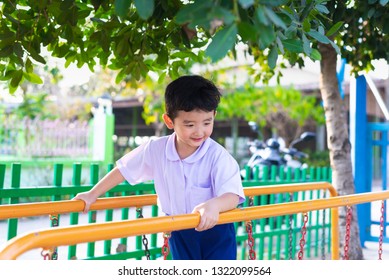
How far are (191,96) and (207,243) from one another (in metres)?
0.64

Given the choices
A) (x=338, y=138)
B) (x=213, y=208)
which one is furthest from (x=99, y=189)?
(x=338, y=138)

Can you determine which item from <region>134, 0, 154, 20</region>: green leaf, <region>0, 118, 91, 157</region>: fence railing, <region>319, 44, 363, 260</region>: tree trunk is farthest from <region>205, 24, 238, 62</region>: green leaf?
<region>0, 118, 91, 157</region>: fence railing

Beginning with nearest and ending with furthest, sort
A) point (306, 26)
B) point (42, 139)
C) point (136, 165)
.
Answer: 1. point (306, 26)
2. point (136, 165)
3. point (42, 139)

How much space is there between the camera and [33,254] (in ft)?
18.5

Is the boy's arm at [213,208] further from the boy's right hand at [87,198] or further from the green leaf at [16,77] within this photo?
the green leaf at [16,77]

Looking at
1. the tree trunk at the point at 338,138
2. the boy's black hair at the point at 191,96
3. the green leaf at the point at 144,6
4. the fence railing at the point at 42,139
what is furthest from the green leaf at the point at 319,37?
the fence railing at the point at 42,139

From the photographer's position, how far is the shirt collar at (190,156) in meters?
2.38

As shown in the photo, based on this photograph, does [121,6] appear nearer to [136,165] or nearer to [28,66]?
[136,165]

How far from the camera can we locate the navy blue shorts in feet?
7.93

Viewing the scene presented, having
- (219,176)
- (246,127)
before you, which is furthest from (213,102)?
(246,127)

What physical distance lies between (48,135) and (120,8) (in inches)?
398

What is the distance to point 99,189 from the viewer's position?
2469 mm

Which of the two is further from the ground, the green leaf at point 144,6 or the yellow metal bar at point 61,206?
the green leaf at point 144,6
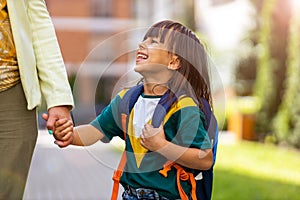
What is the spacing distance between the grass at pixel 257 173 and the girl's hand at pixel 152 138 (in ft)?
13.5

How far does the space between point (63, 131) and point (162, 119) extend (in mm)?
369

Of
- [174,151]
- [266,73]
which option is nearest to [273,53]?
[266,73]

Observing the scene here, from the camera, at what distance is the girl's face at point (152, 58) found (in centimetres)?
281

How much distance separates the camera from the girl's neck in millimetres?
2861

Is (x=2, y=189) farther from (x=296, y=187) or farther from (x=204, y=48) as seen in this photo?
(x=296, y=187)

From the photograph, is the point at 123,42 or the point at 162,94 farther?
the point at 123,42

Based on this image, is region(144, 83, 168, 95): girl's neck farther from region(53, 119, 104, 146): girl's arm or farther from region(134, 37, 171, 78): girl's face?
region(53, 119, 104, 146): girl's arm

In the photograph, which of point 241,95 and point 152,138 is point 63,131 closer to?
point 152,138

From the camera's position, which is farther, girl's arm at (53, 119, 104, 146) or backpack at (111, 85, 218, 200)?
→ girl's arm at (53, 119, 104, 146)

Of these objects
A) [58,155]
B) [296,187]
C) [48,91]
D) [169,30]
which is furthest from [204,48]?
[58,155]

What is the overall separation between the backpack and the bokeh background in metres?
0.13

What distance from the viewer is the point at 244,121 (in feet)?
46.1

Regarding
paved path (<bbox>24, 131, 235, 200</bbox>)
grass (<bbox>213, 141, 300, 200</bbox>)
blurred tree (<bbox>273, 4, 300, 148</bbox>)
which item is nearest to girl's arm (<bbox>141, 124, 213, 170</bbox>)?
paved path (<bbox>24, 131, 235, 200</bbox>)

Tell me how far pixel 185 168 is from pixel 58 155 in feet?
29.3
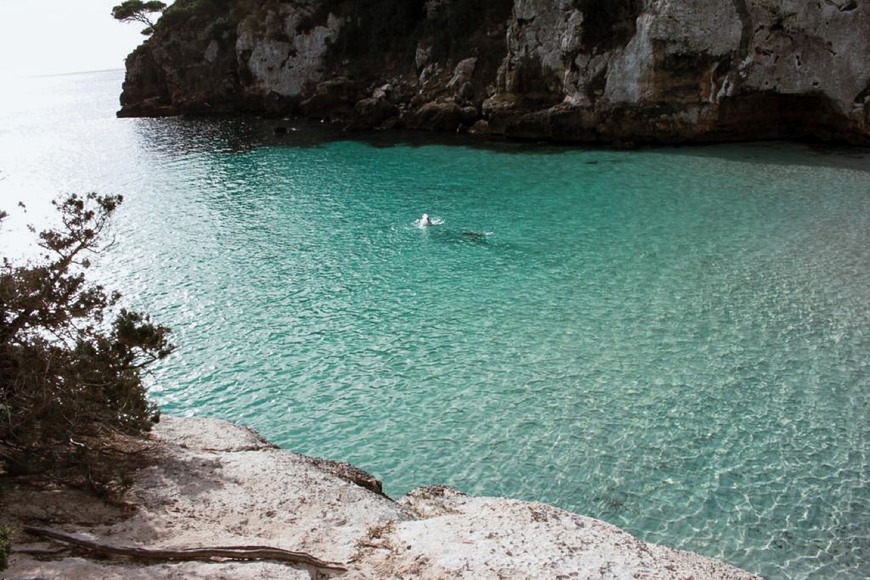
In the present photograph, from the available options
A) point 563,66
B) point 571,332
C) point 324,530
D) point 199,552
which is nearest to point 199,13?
point 563,66

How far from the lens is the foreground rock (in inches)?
221

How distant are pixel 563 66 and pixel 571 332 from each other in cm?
2533

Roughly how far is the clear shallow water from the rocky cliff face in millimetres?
2916

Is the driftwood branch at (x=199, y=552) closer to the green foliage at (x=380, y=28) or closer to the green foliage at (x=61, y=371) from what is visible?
the green foliage at (x=61, y=371)

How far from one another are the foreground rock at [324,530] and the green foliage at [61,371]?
620 millimetres

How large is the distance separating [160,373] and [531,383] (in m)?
8.33

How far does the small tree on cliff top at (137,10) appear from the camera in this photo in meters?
68.4

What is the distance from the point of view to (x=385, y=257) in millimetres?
20609

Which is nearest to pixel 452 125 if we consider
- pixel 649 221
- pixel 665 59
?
pixel 665 59

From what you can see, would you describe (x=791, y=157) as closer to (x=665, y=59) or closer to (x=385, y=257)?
(x=665, y=59)

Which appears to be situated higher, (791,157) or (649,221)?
(791,157)

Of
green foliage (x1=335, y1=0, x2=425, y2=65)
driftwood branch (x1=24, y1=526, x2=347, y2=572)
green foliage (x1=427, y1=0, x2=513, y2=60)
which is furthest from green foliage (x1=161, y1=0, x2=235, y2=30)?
A: driftwood branch (x1=24, y1=526, x2=347, y2=572)

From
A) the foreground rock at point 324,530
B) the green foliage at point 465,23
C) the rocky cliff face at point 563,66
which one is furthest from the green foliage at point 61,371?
the green foliage at point 465,23

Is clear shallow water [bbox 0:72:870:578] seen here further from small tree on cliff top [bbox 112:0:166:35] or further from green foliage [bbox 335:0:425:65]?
small tree on cliff top [bbox 112:0:166:35]
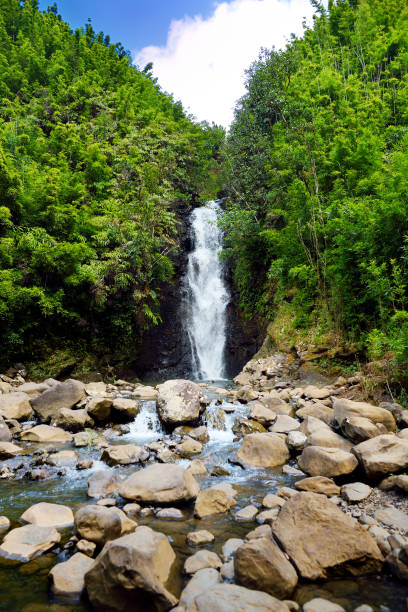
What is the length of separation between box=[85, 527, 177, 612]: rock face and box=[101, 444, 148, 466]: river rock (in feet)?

----------------

What you need to do
Print the listing above in full, exactly as written. Omit any pictures.

Exercise output
How far are (191,96) and (207,243) from one another (in metres)?
0.64

Given the choices
A) (x=338, y=138)
B) (x=213, y=208)
which one is furthest from (x=99, y=189)?
(x=338, y=138)

Can you determine which item from <region>134, 0, 154, 20</region>: green leaf, <region>0, 118, 91, 157</region>: fence railing, <region>319, 44, 363, 260</region>: tree trunk is farthest from <region>205, 24, 238, 62</region>: green leaf?
<region>0, 118, 91, 157</region>: fence railing

Beginning with nearest and ending with furthest, sort
A) point (306, 26)
B) point (42, 139)
C) point (136, 165)
.
Answer: 1. point (306, 26)
2. point (136, 165)
3. point (42, 139)

How much space is there between the camera and [33,254] (in ft)?
18.5

Is the boy's arm at [213,208] further from the boy's right hand at [87,198] or further from the green leaf at [16,77] within this photo?
the green leaf at [16,77]

Looking at
1. the tree trunk at the point at 338,138
2. the boy's black hair at the point at 191,96
3. the green leaf at the point at 144,6
4. the fence railing at the point at 42,139
what is furthest from the green leaf at the point at 319,37?
the fence railing at the point at 42,139

From the photographer's position, how far is the shirt collar at (190,156) in meters?
2.38

As shown in the photo, based on this photograph, does [121,6] appear nearer to [136,165] or nearer to [28,66]?
[136,165]

How far from the camera can we locate the navy blue shorts in feet?
7.93

Viewing the scene presented, having
- (219,176)
- (246,127)
before you, which is furthest from (213,102)?
(246,127)

What physical distance lies between (48,135) and (120,8) (in inches)?
398

What is the distance to point 99,189 from the viewer's position?
2469 mm

Which of the two is further from the ground, the green leaf at point 144,6 or the yellow metal bar at point 61,206?
the green leaf at point 144,6
What is the spacing distance between the grass at pixel 257 173 and the girl's hand at pixel 152 138 (in ft)?
13.5

How far does the space between point (63, 131) and point (162, 119) extend (in mm)?
369

Of
- [174,151]
- [266,73]
which option is nearest to [273,53]?
[266,73]

Observing the scene here, from the camera, at what distance is the girl's face at point (152, 58) found (in centimetres)?
281

How much distance separates the camera from the girl's neck in millimetres?
2861

Is (x=2, y=189) farther from (x=296, y=187) or farther from (x=204, y=48) as seen in this photo?
(x=296, y=187)

From the photograph, is the point at 123,42 or the point at 162,94 farther?
the point at 123,42

Based on this image, is region(144, 83, 168, 95): girl's neck farther from region(53, 119, 104, 146): girl's arm or farther from region(134, 37, 171, 78): girl's face?
region(53, 119, 104, 146): girl's arm

In the photograph, which of point 241,95 and point 152,138 is point 63,131 closer to?
point 152,138

From the camera's position, which is farther, girl's arm at (53, 119, 104, 146) or backpack at (111, 85, 218, 200)?
→ girl's arm at (53, 119, 104, 146)

Of these objects
A) [58,155]
B) [296,187]
C) [48,91]
D) [169,30]
which is furthest from [204,48]?
[58,155]

What is the overall separation between the backpack and the bokeh background in metres?
0.13

What distance from the viewer is the point at 244,121 (in feet)?
46.1

Regarding
paved path (<bbox>24, 131, 235, 200</bbox>)
grass (<bbox>213, 141, 300, 200</bbox>)
blurred tree (<bbox>273, 4, 300, 148</bbox>)
which item is nearest to girl's arm (<bbox>141, 124, 213, 170</bbox>)?
paved path (<bbox>24, 131, 235, 200</bbox>)

Tell me how far pixel 185 168 is from pixel 58 155 in feet?
29.3
In the present photograph, from the available options
A) point 563,66
B) point 571,332
C) point 324,530
D) point 199,552
which is nearest to point 199,13?
point 563,66

How far from the lens is the foreground rock (in inches)?
221

How distant are pixel 563 66 and pixel 571 332 from each other in cm?
2533

Roughly how far is the clear shallow water from the rocky cliff face in millimetres?
2916

Is the driftwood branch at (x=199, y=552) closer to the green foliage at (x=380, y=28) or closer to the green foliage at (x=61, y=371) from what is visible?
the green foliage at (x=61, y=371)

How far from one another are the foreground rock at [324,530] and the green foliage at [61,371]?
620 millimetres

How large is the distance separating [160,373] and [531,383] (in m)?
8.33

How far does the small tree on cliff top at (137,10) appear from the camera in this photo in meters?
68.4

What is the distance from the point of view to (x=385, y=257) in millimetres?
20609

Which is nearest to pixel 452 125 if we consider
- pixel 649 221
- pixel 665 59
?
pixel 665 59

From what you can see, would you describe (x=791, y=157) as closer to (x=665, y=59) or closer to (x=385, y=257)?
(x=665, y=59)

Which appears to be situated higher, (791,157) or (649,221)?
(791,157)

Of
green foliage (x1=335, y1=0, x2=425, y2=65)
driftwood branch (x1=24, y1=526, x2=347, y2=572)
green foliage (x1=427, y1=0, x2=513, y2=60)
which is furthest from green foliage (x1=161, y1=0, x2=235, y2=30)?
A: driftwood branch (x1=24, y1=526, x2=347, y2=572)

From
A) the foreground rock at point 324,530
B) the green foliage at point 465,23
C) the rocky cliff face at point 563,66
which one is furthest from the green foliage at point 61,371?
the green foliage at point 465,23

Is clear shallow water [bbox 0:72:870:578] seen here further from small tree on cliff top [bbox 112:0:166:35] or further from green foliage [bbox 335:0:425:65]?
small tree on cliff top [bbox 112:0:166:35]
What is the length of separation between box=[85, 527, 177, 612]: rock face and box=[101, 444, 148, 466]: river rock (in feet)?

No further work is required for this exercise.